_必要な作業_
顧問先で出されるトマトについての本文のうち、「2022年01月23日」で始まり「ら丸かじりすることもあった。」まで続く部分を、「トマト」を「スイカ」に置き換えて書き直せ。

2022年01月23日

No765:顧問先で毎回トマトが出てくるという話

 私が毎月定期的に訪れる顧問先は20件以上あるが、その中でも毎回同じ決スタイルとはいえ ちょっと変わった形で私を迎え入れてくれる顧問先がある。
 そこはクリニックで、スタッフのいない午後の時間に院長と奥様が対応して下さるが、面談の場所である休憩室に入るなり、テーブルの私が座る側には大きな器に切ったトマトが盛られている(多分 2個分)。そして横にはお塩とフォークが置かれていて、私は軽めのあいさつの後、まずこのトマトを休むことなく食べ、全て食べ終わってから訪問の目的である巡回監査業務に入っていく。
 知らない人が聞くと「これ何っ?」と思われるので少しだけこうなった経緯を話しておく。
 3年程前の夏の暑い日にこのクリニックを定例の面談のために訪れると、「甘い物や清涼飲料水よりも こういった物で水分補給するほうが体にいいですよ」と程よい大きさに切られたトマトがお皿に盛られて出てきた。その冷え方は"キンキンに冷えた”とい表現が当てはまるようなものであった。
 実は私は小さい頃、夏の暑い日に祖母や父が畑でとってきたトマトをそのまま丸かじりすることが習慣のようになっていて、家の裏で切らずにそのまま食べていた。
 そんな中で育ったからなのかどうかは分からないが、トマトは野菜の中でも大好物で、少し野蛮な話だが、きゅうりも端だけ切って、そのまま片方の手に持った塩をかけながら丸かじりすることもあった。

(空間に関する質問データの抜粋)
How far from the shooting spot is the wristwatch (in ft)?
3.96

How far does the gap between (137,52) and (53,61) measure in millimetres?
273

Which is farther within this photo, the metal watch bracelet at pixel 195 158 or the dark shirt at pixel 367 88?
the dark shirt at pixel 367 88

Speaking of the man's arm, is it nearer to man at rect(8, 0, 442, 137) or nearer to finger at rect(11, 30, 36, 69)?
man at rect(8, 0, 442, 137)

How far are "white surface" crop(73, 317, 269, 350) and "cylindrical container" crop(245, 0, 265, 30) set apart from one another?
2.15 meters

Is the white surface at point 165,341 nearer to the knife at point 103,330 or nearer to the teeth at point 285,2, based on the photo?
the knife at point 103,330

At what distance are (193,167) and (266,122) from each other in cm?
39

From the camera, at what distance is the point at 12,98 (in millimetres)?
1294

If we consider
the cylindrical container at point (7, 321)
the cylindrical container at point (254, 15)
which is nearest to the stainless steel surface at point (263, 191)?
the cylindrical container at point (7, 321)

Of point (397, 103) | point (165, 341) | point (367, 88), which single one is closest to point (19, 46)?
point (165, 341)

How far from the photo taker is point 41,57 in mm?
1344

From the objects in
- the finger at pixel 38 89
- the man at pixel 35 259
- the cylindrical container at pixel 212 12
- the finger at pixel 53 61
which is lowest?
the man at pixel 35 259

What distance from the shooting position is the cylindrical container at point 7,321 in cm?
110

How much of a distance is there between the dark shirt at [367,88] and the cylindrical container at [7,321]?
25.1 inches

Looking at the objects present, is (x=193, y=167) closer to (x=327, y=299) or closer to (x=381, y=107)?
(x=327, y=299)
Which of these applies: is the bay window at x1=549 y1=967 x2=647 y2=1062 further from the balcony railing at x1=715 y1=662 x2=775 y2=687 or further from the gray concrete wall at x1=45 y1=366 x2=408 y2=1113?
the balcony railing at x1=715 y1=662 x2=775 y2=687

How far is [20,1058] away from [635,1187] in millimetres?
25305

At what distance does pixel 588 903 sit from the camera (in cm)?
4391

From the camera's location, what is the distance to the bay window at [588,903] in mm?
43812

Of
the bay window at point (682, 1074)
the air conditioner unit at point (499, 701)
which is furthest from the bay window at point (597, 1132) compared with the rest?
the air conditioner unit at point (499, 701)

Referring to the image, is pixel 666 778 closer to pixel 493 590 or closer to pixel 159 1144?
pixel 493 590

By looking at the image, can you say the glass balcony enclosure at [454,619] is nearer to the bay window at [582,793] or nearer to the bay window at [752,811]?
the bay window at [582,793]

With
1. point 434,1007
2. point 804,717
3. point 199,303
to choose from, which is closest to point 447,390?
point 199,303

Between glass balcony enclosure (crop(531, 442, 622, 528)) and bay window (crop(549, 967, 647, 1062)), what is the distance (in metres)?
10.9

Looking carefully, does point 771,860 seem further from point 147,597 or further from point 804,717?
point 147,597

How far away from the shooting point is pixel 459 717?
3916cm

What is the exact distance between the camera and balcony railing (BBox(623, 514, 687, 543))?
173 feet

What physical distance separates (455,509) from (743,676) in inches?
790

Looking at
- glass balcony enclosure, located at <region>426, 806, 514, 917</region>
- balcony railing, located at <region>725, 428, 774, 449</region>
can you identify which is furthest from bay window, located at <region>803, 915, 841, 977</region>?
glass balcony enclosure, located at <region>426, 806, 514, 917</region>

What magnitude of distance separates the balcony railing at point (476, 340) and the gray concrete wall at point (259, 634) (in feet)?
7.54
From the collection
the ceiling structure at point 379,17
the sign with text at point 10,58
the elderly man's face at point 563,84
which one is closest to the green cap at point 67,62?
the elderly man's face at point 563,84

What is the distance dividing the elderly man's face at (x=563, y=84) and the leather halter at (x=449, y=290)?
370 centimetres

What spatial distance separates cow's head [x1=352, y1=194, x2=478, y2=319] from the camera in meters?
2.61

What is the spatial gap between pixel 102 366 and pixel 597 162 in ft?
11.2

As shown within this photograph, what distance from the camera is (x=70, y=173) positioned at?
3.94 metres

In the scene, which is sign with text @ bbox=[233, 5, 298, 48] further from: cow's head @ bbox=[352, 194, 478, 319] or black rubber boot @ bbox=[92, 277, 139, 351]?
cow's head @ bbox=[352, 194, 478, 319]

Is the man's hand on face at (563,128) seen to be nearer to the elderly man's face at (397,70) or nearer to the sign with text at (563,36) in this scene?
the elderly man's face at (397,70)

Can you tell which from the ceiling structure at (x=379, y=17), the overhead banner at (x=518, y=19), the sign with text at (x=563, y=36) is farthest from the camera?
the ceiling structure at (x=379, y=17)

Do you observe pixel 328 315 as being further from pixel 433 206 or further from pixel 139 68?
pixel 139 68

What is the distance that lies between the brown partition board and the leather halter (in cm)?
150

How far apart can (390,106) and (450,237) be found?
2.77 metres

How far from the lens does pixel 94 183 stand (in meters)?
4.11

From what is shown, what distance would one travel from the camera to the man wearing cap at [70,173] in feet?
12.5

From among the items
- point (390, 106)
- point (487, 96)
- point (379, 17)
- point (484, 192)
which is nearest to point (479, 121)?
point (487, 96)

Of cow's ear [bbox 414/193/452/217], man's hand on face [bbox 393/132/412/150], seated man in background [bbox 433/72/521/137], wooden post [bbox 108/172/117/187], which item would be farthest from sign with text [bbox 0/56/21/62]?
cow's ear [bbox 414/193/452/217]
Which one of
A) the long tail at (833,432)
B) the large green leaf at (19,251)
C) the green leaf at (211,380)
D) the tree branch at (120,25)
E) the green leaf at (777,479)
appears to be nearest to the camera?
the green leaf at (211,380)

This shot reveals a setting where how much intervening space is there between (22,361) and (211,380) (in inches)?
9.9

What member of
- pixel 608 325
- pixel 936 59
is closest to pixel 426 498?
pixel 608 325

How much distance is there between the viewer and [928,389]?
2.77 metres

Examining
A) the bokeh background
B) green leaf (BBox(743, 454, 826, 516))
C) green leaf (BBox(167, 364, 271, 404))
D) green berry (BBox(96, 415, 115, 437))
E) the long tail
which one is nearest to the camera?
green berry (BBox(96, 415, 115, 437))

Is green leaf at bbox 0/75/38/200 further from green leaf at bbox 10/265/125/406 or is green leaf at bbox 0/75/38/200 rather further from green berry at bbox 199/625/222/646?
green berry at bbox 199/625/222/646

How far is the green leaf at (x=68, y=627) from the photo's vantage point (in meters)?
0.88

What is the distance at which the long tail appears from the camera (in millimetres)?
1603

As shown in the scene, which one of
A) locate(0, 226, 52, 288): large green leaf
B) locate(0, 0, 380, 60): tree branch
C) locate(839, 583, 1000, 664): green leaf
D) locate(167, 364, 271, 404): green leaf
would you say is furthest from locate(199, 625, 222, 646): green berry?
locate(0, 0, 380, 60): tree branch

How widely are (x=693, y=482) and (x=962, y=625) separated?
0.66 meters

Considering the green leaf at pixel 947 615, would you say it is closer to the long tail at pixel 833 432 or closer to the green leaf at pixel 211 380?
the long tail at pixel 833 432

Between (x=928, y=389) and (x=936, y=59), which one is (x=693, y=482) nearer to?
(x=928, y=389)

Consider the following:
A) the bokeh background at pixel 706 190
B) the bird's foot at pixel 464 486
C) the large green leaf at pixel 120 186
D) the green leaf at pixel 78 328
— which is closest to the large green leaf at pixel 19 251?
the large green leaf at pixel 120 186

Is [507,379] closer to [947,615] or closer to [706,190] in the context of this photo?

_解答_
2022年01月23日

No765:顧問先で毎回スイカが出てくるという話

 私が毎月定期的に訪れる顧問先は20件以上あるが、その中でも毎回同じ決スタイルとはいえ ちょっと変わった形で私を迎え入れてくれる顧問先がある。
 そこはクリニックで、スタッフのいない午後の時間に院長と奥様が対応して下さるが、面談の場所である休憩室に入るなり、テーブルの私が座る側には大きな器に切ったスイカが盛られている(多分 2個分)。そして横にはお塩とフォークが置かれていて、私は軽めのあいさつの後、まずこのスイカを休むことなく食べ、全て食べ終わってから訪問の目的である巡回監査業務に入っていく。
 知らない人が聞くと「これ何っ?」と思われるので少しだけこうなった経緯を話しておく。
 3年程前の夏の暑い日にこのクリニックを定例の面談のために訪れると、「甘い物や清涼飲料水よりも こういった物で水分補給するほうが体にいいですよ」と程よい大きさに切られたスイカがお皿に盛られて出てきた。その冷え方は"キンキンに冷えた”とい表現が当てはまるようなものであった。
 実は私は小さい頃、夏の暑い日に祖母や父が畑でとってきたスイカをそのまま丸かじりすることが習慣のようになっていて、家の裏で切らずにそのまま食べていた。
 そんな中で育ったからなのかどうかは分からないが、スイカは野菜の中でも大好物で、少し野蛮な話だが、きゅうりも端だけ切って、そのまま片方の手に持った塩をかけながら丸かじりすることもあった。